Design a Convolutional Neural Network to Classify Traffic Signs
The goals / steps of this project are the following:
- Load the data set (Download Here)
- Explore, summarize and visualize the data samples
- Design, train and test the model architecture
- Use the model to make predictions on new images
- Analyze the softmax probabilities of the new images
I used numpy to calculate summary statistics of the traffic signs data set:
- Size of training set: 34799
- Size of the validation set: 4410
- Size of test set: 12630
- Shape of a traffic sign image: 32x32 (RGB)
- The number of unique classes/labels: 43
Here is an exploratory visualization of the data set. The bar chart shows the distribution of training samples by class label.
The first step is grayscaling the images to increase performance during training. However, there may be some cases where the color can be significant, although I haven't explored this.
The image is also normalized to improve training performance, making the grayscale pixel numerical values between 0.1-0.9 instead of the range from 0-255.
Here is an example of a traffic sign image before and after grayscaling and normalization.
My final model consisted of the following layers. I started with the LeNet architecture and then followed the paper on GoogLeNet by adding inception modules, average pooling followed by 2 fully connected layers with dropout in between both.
Layer | Description |
---|---|
Input | 32x32x3 RGB image |
Preprocessing | 32x32x1 Grayscale normalized image |
Convolution 5x5 | 1x1 stride, valid padding, outputs 28x28x6 |
RELU 1 | Activation |
Convolution 5x5 | 1x1 stride, valid padding, outputs 24x24x16 |
RELU 2 | Activation |
Average pooling 1 | 2x2 stride, outputs 12x12x16 |
Inception Module 1 | outputs 12x12x256 |
Average pooling 2 | 2x2 stride, outputs 6x6x256 |
Inception Module 2 | outputs 6x6x512 |
Average pooling 3 | 2x2 stride, same padding, outputs 6x6x512 |
Dropout 1 | Flatten the output and dropout 50% layer |
Fully connected 1 | Outputs 9216x512 |
Dropout 2 | Dropout 50% layer |
Fully connected 2 | Outputs 512x43 |
Softmax | Softmax probabilities |
- Preprocessed the images
- One hot encoded the labels
- Trained using Adam optimizer
- Batch size: 128 images
- Learning rate: 0.001
- Variables initialize with truncated normal distributions
- Hyperparameters, mu = 0, sigma = 0.1, dropout = 0.5
- Trained for 20 epochs
Training was carried out on an AWS g2.2xlarge GPU instance. Each epoch was completed in around 24s, total training time of about 6-8 minutes.
Final model results:
- Validation set accuracy: 0.97
- Test set accuracy: 0.95
The approach started with a review of LeNet and GoogLeNet architectures and those were used as a starting point to decide how to order and how many inception modules, pooling convolution and dropout layers to use.
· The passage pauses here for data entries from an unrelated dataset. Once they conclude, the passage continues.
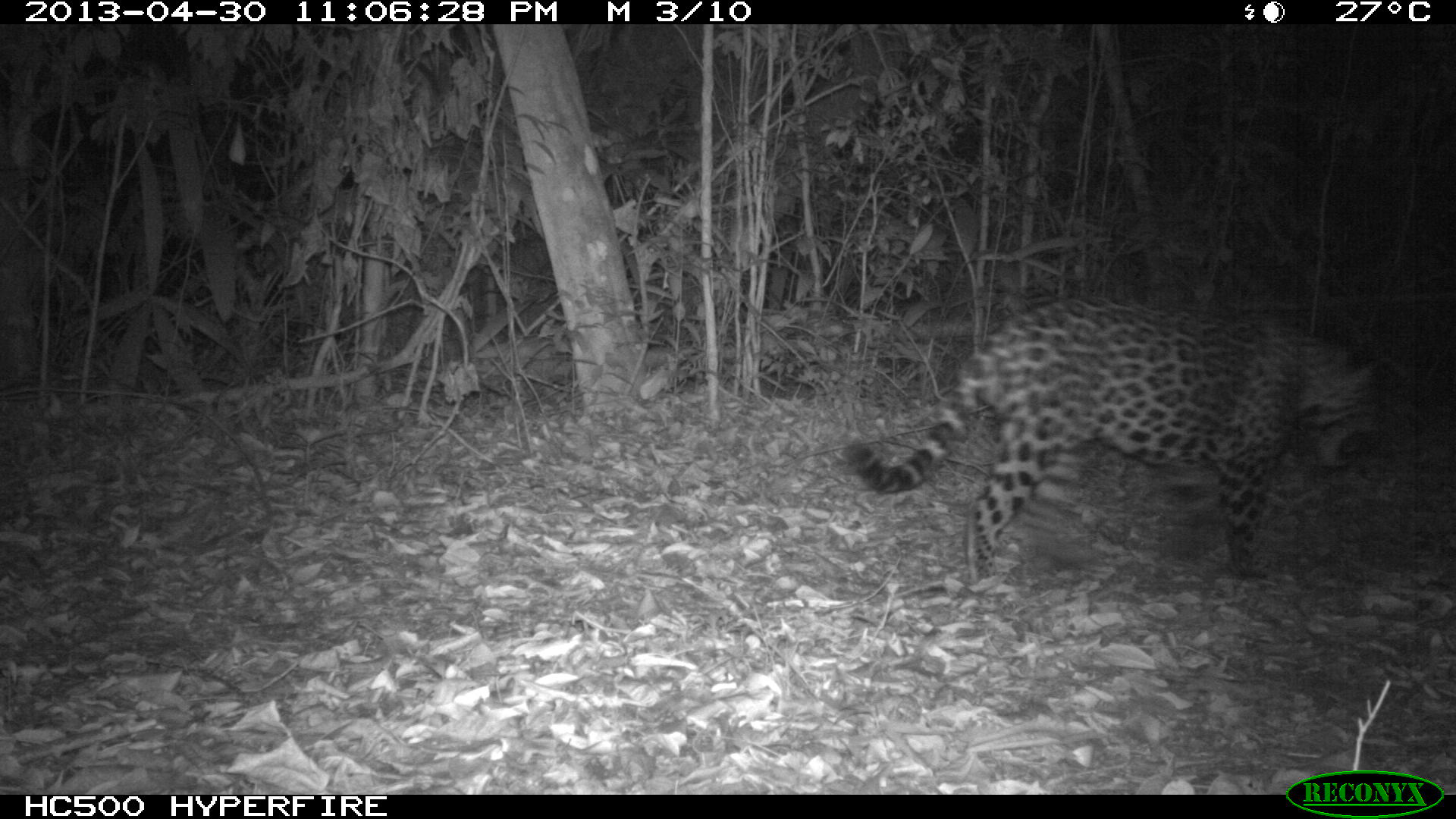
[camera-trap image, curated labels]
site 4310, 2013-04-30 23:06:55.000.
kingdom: Animalia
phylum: Chordata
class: Mammalia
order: Carnivora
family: Felidae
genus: Panthera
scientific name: Panthera onca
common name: jaguar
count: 1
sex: male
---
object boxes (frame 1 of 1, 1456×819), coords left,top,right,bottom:
panthera onca: 835,289,1394,585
- First started with LeNet and with minor tweaks, achieved an accuracy of about 0.89
- Reduced and switched max pooling to average pooling to get to 0.90
- Added an inception module after the first two convolutions to get to 0.90-0.93
- At this point, there were very deep inception modules (referencing GoogLeNet) and 4 fully connected layers and the model appeared to be overfitting.
- Reducing the number of fully connected layers to 2 and adding dropout between them made the largest impact and achieved around 0.97 accuracy.
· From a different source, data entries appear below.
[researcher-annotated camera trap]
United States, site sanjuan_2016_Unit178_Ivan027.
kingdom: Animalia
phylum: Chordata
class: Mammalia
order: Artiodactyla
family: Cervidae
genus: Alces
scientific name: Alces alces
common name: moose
Once I noticed the accuracy starting high and surpassing the minimium 0.93, I tweaked the layers by trial and error but my approach was to try and keep as much information flowing through the model while balancing the dimensional reduction. This led me to have 2 convolution layers with small patch sizes, average pooling with small patch size and do more sever reductions with the inception modules.
Here are some other German traffic signs that I found on the web. The signs are generally easy to identify, I chose a few that are at angles and one that had a "1" spray painted onto a 30km/h sign.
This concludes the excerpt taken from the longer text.